Notes Challenges Before Gram Panchayats (Special Reference to Rajasthan)

These detailed notes are prepared for B.A. students of MDSU Ajmer, specifically covering the syllabus for the Skill Enhancement Course (SEC) on the Working of Gram Panchayat.


Notes: Challenges Before Gram Panchayats (Special Reference to Rajasthan)

1. Introduction

The Gram Panchayat is the basic governing institution at the village level in India. Rajasthan holds the unique distinction of being the first state in India to adopt the Panchayati Raj system, inaugurated on October 2, 1959, in Nagaur district. While the 73rd Constitutional Amendment Act (1992) granted these bodies constitutional status, several practical challenges hinder their effectiveness in Rajasthan.


2. Financial Challenges (Frailties of Financial Paucity)

Financial independence is a major hurdle for Gram Panchayats in Rajasthan.

  • Extreme Dependence on Grants: Most Panchayats depend heavily on Central and State government funds. Sources indicate that nearly 60% of income is from the State and 36.5% from the Centre, leaving only a meager 3.5% from own resources.
  • Low “Own Income” Generation: In Rajasthan, the average annual income of a Panchayat is estimated to be between ₹1,000 and ₹5,000, whereas in states like Kerala, it averages around ₹1 crore.
  • Reluctance to Tax: Despite having the power to impose taxes (such as house tax or vehicle tax), most Sarpanches in Rajasthan are reluctant to do so because they are near the citizens and fear losing electoral support.
  • Unutilized Funds: Paradoxically, while funds are scarce, many welfare activity outlays remain unutilized at the district and village levels due to administrative delays or lack of awareness.

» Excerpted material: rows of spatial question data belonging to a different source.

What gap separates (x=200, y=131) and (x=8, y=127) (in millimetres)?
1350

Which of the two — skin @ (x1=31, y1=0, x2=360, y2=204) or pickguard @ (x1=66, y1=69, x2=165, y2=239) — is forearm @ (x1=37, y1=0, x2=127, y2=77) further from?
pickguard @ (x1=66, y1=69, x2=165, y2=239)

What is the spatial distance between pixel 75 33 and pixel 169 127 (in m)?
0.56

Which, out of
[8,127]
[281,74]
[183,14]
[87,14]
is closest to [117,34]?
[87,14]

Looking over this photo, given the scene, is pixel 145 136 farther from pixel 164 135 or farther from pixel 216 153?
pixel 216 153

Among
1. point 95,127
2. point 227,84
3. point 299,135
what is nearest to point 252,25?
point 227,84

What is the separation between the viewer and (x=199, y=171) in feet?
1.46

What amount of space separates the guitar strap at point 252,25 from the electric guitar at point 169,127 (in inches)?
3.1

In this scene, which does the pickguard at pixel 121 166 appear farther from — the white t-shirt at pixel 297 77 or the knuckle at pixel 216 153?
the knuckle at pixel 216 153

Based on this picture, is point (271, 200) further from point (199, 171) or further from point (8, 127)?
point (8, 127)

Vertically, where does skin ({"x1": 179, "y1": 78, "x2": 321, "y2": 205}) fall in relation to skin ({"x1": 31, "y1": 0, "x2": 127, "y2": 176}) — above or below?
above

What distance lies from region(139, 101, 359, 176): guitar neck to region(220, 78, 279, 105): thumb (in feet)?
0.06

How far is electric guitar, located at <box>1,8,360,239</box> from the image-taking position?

3. Sociocultural Challenges and Gender Dynamics

Rajasthan has reserved 50% of seats for women in Panchayati Raj Institutions (PRIs). However, several barriers persist:

  • The “Sarpanch Pati” Phenomenon: This refers to husbands of elected women who wield de facto power, rendering the woman representative a mere figurehead or “rubber stamp”.
  • Rotation of Seats: The policy of rotating reserved seats every five years prevents women from gaining experience across multiple terms, often forcing them back into caregiving roles after a single term.
  • Low Literacy: Among marginalized groups like the Garasia tribes, low literacy (often only 20% are aware of their rights) prevents them from fully engaging in administrative processes.

4. Rajasthan-Specific Policy Barriers

Certain state-level regulations, while aimed at social reform, have created unintended obstacles:

  • The Two-Child Norm: Rajasthan bars candidates with more than two children from contesting PRI elections. This can inadvertently restrict women’s entry into politics as they may lack control over family planning choices.
  • Minimum Education Qualifications: The state has previously set minimum education bars for candidates. Critics argue this punishes women and marginalized groups who have historically lacked access to education.

5. Administrative and Institutional Challenges

  • Bureaucratic Control: Gram Panchayats remain excessively dependent on the state government for administrative rules, staff, and funding.
  • Lack of Training: Many representatives, especially first-time candidates, remain ignorant of their specific duties, financial rules, and the legal framework.
  • Apathy Toward Social Audit: There is often resistance or apathy from elected representatives regarding “social audits,” which are essential for transparency and preventing corruption.
  • Digital Divide: As governance moves toward “E-Governance,” rural Rajasthan faces a significant gender and infrastructure digital divide, with low smartphone ownership among women representatives.

6. Structural and Infrastructure Issues

  • Distance from Headquarters: Villagers in scattered settlements far from the Panchayat headquarters participate significantly less in political activities than those living near the headquarters.
  • Inadequate Infrastructure: Desired results from transferred subjects like health and agriculture are often not achieved because the stable infrastructure required (blueprints and status of employees) is missing on the ground.

7. Conclusion and Recommendations

To strengthen the “third pedestal” of democracy, sources suggest:

  • Institutional Reforms: Creating a specific “Local List” in the 7th Schedule of the Constitution to clearly distribute powers.
  • Financial Autonomy: Making financial resources for these institutions a constitutional mandate to reduce dependence on state governments.
  • Capacity Building: Scaling up leadership and digital technology training for elected women and tribal representatives.

Analogy for Understanding: Think of a Gram Panchayat as a small village startup. Currently, it has a brilliant business plan (the 73rd Amendment), but it is struggling because it has no capital of its own and must ask a “parent company” (the State Government) for every rupee. Furthermore, even though women have been given 50% of the boardroom seats, “shadow directors” (husbands/proxies) are often the ones actually making the decisions, preventing the startup from reaching its full potential.